Peacekeepers Fire Big Gun At Serbs; Casualty Toll Mounts
Jul. 02, 1995
SARAJEVO, Bosnia-Herzegovina (AP) _ A mortar shell apparently fired by rebel Serbs struck a tree at the U.N. headquarters in Sarajevo on Sunday, wounding three peacekeepers and the Bosnian police guard of the adjacent U.S. Embassy.
Seven more civilians were injured in other shelling, the Bosnian Health Ministry said. They included an Associated Press reporter and photographer wounded when two shells exploded right outside the U.N. compound 10 minutes after the first had hit a tree and sprayed both the U.N. buildings and U.S. embassy with shrapnel.
The attacks came during a weekend of escalating violence against civilians and peacekeepers in the besieged Bosnian capital. There are increasing questions about whether the U.N. can or should remain in Bosnia.
Thirteen people were killed and 75 wounded as Serb shells rained down on residential areas Saturday and early Sunday, the Health Ministry said. Streets were deserted, debris was scattered everywhere and the pavement was stained with blood.
Serb shelling, and targeting of U.N. facilities, have increased dramatically since the Muslim-led government launched an offensive June 15 to lift the 38-month siege of Sarajevo.
Around noon Sunday, a mortar shell detonated in the branches of a tree around the U.N. headquarters for Bosnia, said U.N. spokesman Lt. Col. Gary Coward. Three peacekeepers were injured by shrapnel, he said.
The Bosnian policeman guarding the adjacent U.S. Embassy compound, 27-year-old Sabahudin Luckin, also suffered shrapnel wounds to his hands, hospital officials said. Embassy staff took shelter in the basement.
``There are some very lucky people here,'' said Coward speaking from his office in the U.N. compound. Two of his windows were smashed by shrapnel, and a large piece of metal was embedded in a desk, he said.
``Given recent events, I believe it's reasonable to guess fairly accurately who fired,'' Coward said, referring to rebel Serbs.
AP photographer Santiago Lyon and AP reporter Srecko Latal both suffered shrapnel wounds in their legs when two more shells hit minutes later. Latal was released after hospital treatment, while Lyon underwent surgery to remove the shrapnel.
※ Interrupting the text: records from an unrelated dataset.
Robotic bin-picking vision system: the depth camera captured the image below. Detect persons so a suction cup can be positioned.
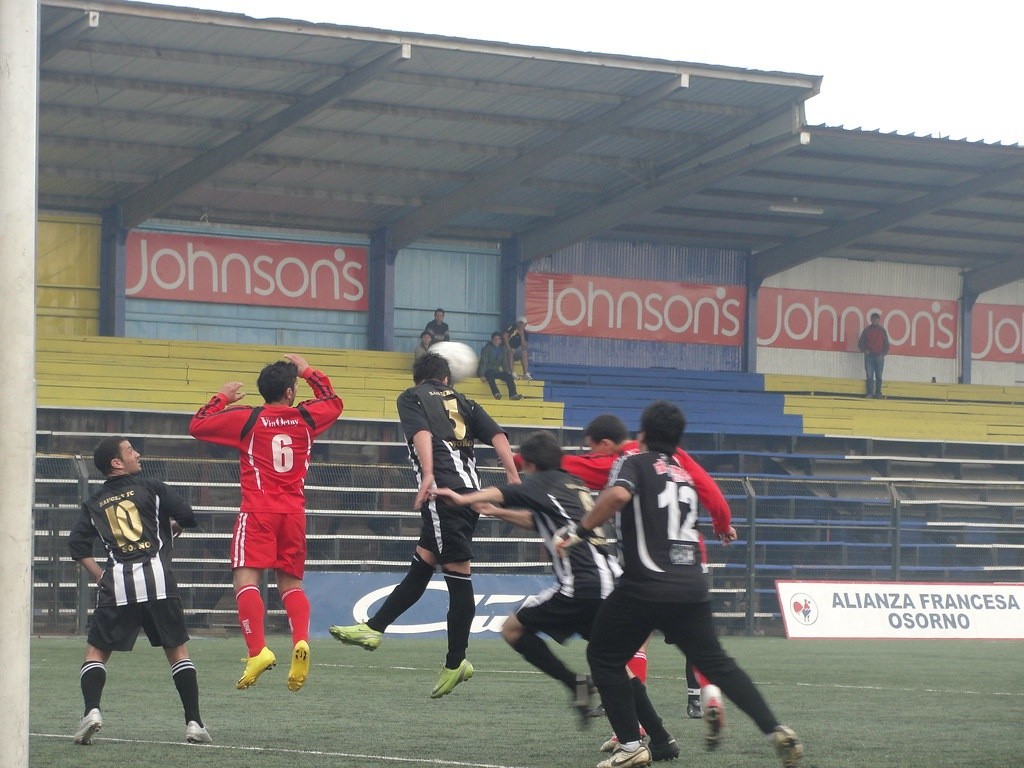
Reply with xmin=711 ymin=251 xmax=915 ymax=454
xmin=428 ymin=401 xmax=804 ymax=768
xmin=328 ymin=351 xmax=521 ymax=699
xmin=858 ymin=313 xmax=888 ymax=399
xmin=477 ymin=332 xmax=523 ymax=400
xmin=502 ymin=316 xmax=533 ymax=381
xmin=67 ymin=436 xmax=213 ymax=745
xmin=415 ymin=331 xmax=433 ymax=360
xmin=425 ymin=308 xmax=449 ymax=349
xmin=190 ymin=352 xmax=343 ymax=692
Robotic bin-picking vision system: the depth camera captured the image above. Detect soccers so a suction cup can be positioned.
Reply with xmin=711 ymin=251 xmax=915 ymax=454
xmin=427 ymin=341 xmax=476 ymax=382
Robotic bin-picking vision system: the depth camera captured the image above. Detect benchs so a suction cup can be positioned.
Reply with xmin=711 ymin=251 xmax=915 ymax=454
xmin=33 ymin=332 xmax=1024 ymax=636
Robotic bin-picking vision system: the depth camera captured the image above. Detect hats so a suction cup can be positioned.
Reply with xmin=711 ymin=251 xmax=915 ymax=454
xmin=516 ymin=315 xmax=527 ymax=324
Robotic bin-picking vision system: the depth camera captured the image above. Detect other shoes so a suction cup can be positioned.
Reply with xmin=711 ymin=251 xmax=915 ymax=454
xmin=572 ymin=673 xmax=595 ymax=727
xmin=512 ymin=372 xmax=521 ymax=380
xmin=522 ymin=373 xmax=533 ymax=380
xmin=510 ymin=393 xmax=522 ymax=400
xmin=875 ymin=392 xmax=885 ymax=399
xmin=495 ymin=393 xmax=502 ymax=399
xmin=865 ymin=393 xmax=874 ymax=398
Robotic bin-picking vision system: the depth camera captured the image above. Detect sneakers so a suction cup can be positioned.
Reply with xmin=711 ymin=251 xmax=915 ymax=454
xmin=185 ymin=720 xmax=212 ymax=744
xmin=430 ymin=658 xmax=474 ymax=698
xmin=287 ymin=640 xmax=311 ymax=692
xmin=773 ymin=725 xmax=804 ymax=768
xmin=596 ymin=742 xmax=653 ymax=768
xmin=237 ymin=646 xmax=277 ymax=690
xmin=702 ymin=700 xmax=723 ymax=752
xmin=600 ymin=720 xmax=646 ymax=751
xmin=686 ymin=699 xmax=704 ymax=718
xmin=73 ymin=707 xmax=103 ymax=745
xmin=648 ymin=736 xmax=680 ymax=761
xmin=328 ymin=618 xmax=383 ymax=651
xmin=588 ymin=703 xmax=607 ymax=717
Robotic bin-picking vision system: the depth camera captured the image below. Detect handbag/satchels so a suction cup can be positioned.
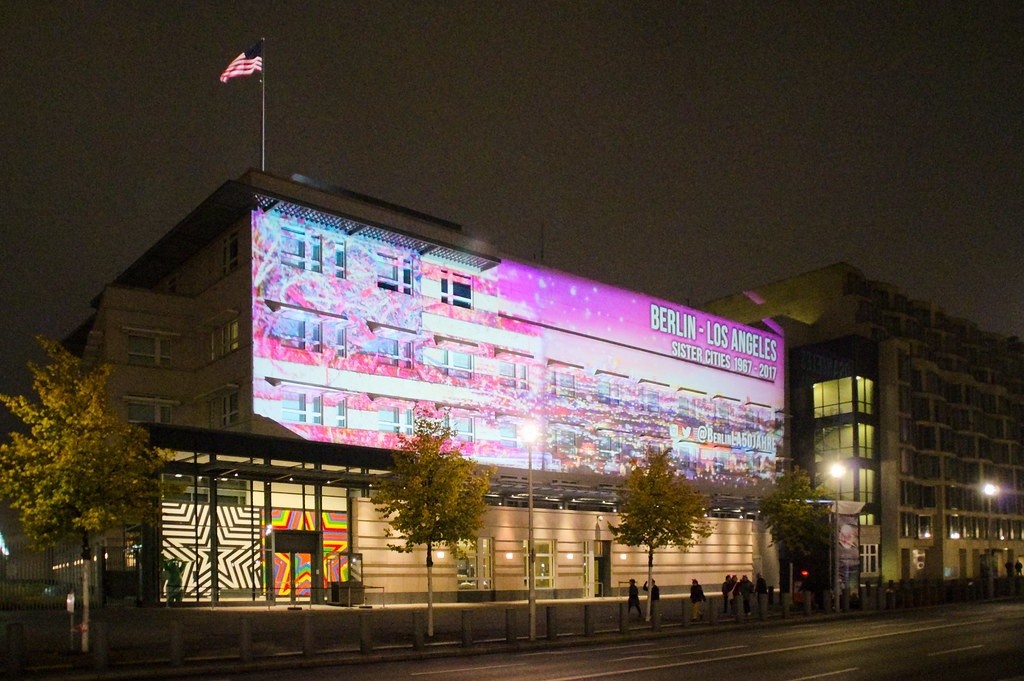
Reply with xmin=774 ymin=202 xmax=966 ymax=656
xmin=728 ymin=591 xmax=734 ymax=600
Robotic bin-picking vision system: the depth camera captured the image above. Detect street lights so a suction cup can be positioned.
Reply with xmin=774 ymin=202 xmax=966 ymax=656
xmin=986 ymin=483 xmax=995 ymax=597
xmin=516 ymin=422 xmax=541 ymax=641
xmin=830 ymin=462 xmax=846 ymax=612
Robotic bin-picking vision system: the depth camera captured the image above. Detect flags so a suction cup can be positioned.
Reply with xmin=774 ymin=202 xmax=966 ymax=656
xmin=220 ymin=41 xmax=263 ymax=82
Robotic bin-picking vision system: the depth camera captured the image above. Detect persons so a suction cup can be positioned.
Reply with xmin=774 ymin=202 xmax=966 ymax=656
xmin=722 ymin=573 xmax=767 ymax=615
xmin=690 ymin=579 xmax=705 ymax=621
xmin=1005 ymin=559 xmax=1023 ymax=577
xmin=643 ymin=579 xmax=659 ymax=617
xmin=163 ymin=557 xmax=186 ymax=606
xmin=628 ymin=580 xmax=641 ymax=618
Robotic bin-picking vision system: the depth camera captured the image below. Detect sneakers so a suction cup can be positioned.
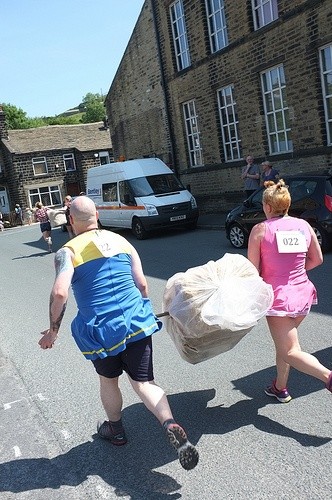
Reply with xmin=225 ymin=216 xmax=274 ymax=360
xmin=264 ymin=378 xmax=292 ymax=403
xmin=164 ymin=423 xmax=199 ymax=471
xmin=324 ymin=370 xmax=331 ymax=392
xmin=96 ymin=420 xmax=128 ymax=446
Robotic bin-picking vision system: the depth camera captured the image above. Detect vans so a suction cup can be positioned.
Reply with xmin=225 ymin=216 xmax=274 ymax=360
xmin=86 ymin=158 xmax=198 ymax=239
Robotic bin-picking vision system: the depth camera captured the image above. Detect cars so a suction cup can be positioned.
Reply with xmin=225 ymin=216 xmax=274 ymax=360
xmin=225 ymin=172 xmax=332 ymax=248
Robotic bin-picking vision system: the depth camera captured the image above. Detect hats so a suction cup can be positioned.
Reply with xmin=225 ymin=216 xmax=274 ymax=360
xmin=261 ymin=160 xmax=273 ymax=167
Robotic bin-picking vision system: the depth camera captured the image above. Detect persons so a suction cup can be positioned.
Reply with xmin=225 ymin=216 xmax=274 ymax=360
xmin=34 ymin=201 xmax=54 ymax=253
xmin=247 ymin=179 xmax=332 ymax=403
xmin=14 ymin=204 xmax=24 ymax=226
xmin=63 ymin=195 xmax=77 ymax=239
xmin=38 ymin=195 xmax=199 ymax=471
xmin=241 ymin=155 xmax=261 ymax=200
xmin=260 ymin=161 xmax=279 ymax=184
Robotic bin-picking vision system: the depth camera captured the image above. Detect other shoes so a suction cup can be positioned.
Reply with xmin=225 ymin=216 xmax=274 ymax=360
xmin=47 ymin=236 xmax=53 ymax=245
xmin=48 ymin=248 xmax=53 ymax=252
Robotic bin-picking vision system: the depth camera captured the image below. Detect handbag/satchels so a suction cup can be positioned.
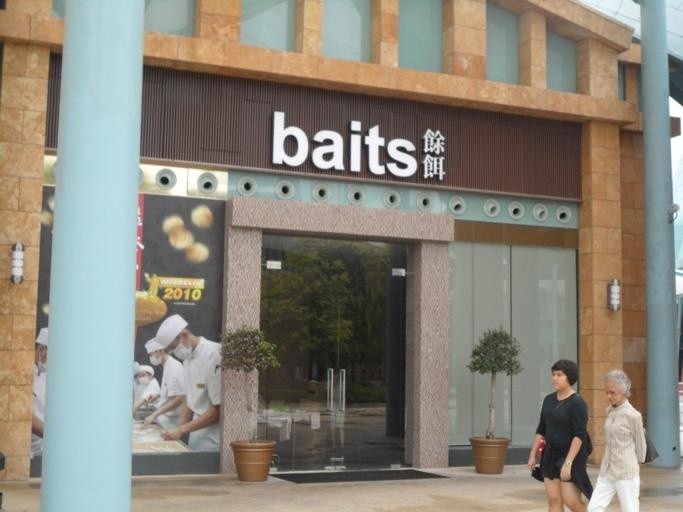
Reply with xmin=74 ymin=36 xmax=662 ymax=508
xmin=641 ymin=428 xmax=659 ymax=464
xmin=586 ymin=432 xmax=592 ymax=455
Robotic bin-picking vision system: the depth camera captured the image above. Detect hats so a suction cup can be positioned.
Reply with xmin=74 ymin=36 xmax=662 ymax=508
xmin=36 ymin=327 xmax=48 ymax=346
xmin=155 ymin=314 xmax=189 ymax=349
xmin=145 ymin=338 xmax=164 ymax=353
xmin=133 ymin=361 xmax=155 ymax=377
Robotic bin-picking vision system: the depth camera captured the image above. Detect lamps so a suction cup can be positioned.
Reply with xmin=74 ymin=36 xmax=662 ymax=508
xmin=606 ymin=277 xmax=622 ymax=311
xmin=9 ymin=244 xmax=28 ymax=283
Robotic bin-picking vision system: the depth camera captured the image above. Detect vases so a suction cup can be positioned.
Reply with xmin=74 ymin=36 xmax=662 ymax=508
xmin=359 ymin=437 xmax=400 ymax=470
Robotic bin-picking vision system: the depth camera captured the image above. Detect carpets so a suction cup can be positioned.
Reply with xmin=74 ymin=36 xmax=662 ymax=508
xmin=267 ymin=468 xmax=450 ymax=483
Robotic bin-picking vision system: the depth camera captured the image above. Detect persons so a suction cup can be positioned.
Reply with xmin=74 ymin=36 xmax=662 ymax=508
xmin=585 ymin=367 xmax=649 ymax=512
xmin=132 ymin=337 xmax=197 ymax=446
xmin=33 ymin=326 xmax=50 ymax=455
xmin=143 ymin=314 xmax=223 ymax=453
xmin=526 ymin=359 xmax=596 ymax=512
xmin=133 ymin=364 xmax=161 ymax=417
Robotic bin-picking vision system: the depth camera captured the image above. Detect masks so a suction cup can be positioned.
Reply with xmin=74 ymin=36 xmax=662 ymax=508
xmin=150 ymin=355 xmax=162 ymax=366
xmin=139 ymin=376 xmax=151 ymax=385
xmin=173 ymin=343 xmax=193 ymax=360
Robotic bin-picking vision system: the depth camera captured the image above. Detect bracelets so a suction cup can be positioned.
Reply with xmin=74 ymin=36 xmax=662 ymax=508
xmin=565 ymin=462 xmax=572 ymax=466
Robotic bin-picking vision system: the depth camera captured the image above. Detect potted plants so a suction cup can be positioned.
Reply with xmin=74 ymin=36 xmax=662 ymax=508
xmin=217 ymin=328 xmax=280 ymax=481
xmin=466 ymin=325 xmax=524 ymax=475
Earlier Sunday, French peacekeepers fired the biggest gun in their arsenal after Serbs attacked a U.N. convoy with an anti-aircraft battery on the sole, perilous route out of Sarajevo.
The peacekeepers on Mount Igman fired two shells from a 120-mm mortar, the biggest the U.N. has used since war erupted in Bosnia in April 1992.
They opened fire after a Serb battery of 30-mm anti-aircraft weapons attacked U.N. vehicles on the treacherous Mount Igman road, said Maj. Guy Vinet, a U.N. spokesman. No one in the convoy was hurt.
The Serbs failed to stop the attack after the peacekeepers fired a warning smoke shell, he said. The first shell landed 50 yards from the Serb battery, the second 20 yards away.
It was unclear if the Serb guns had been damaged, but Vinet said they stopped firing.
The French mortar had been deployed on direct orders from French President Jacques Chirac in an effort to better protect peacekeepers.
Elsewhere, Serbs said two boys, ages 11 and 13, were killed when Croatian troops shelled the Serb-held town of Brcko in northeastern Bosnia late Saturday. Four people were wounded, said the Bosnian Serb news agency SRNA.
There was no confirmation that the shelling originated in neighboring Croatia. The rebel Serbs have long feared that Croatian army troops would join forces with Bosnian Croats in the area.
Late Saturday, the U.N. aid agency reported a tragedy: the first hunger-related deaths in the northwestern government enclave of Bihac, which has seen only five aid convoys since April 5.
An elderly man was found dead in his apartment. He had left a letter saying he had nothing to eat and was too proud to beg. The second victim, a 3-year-old boy, weighed only 15 pounds when he died, the U.N. High Commissioner for Refugees said in a statement.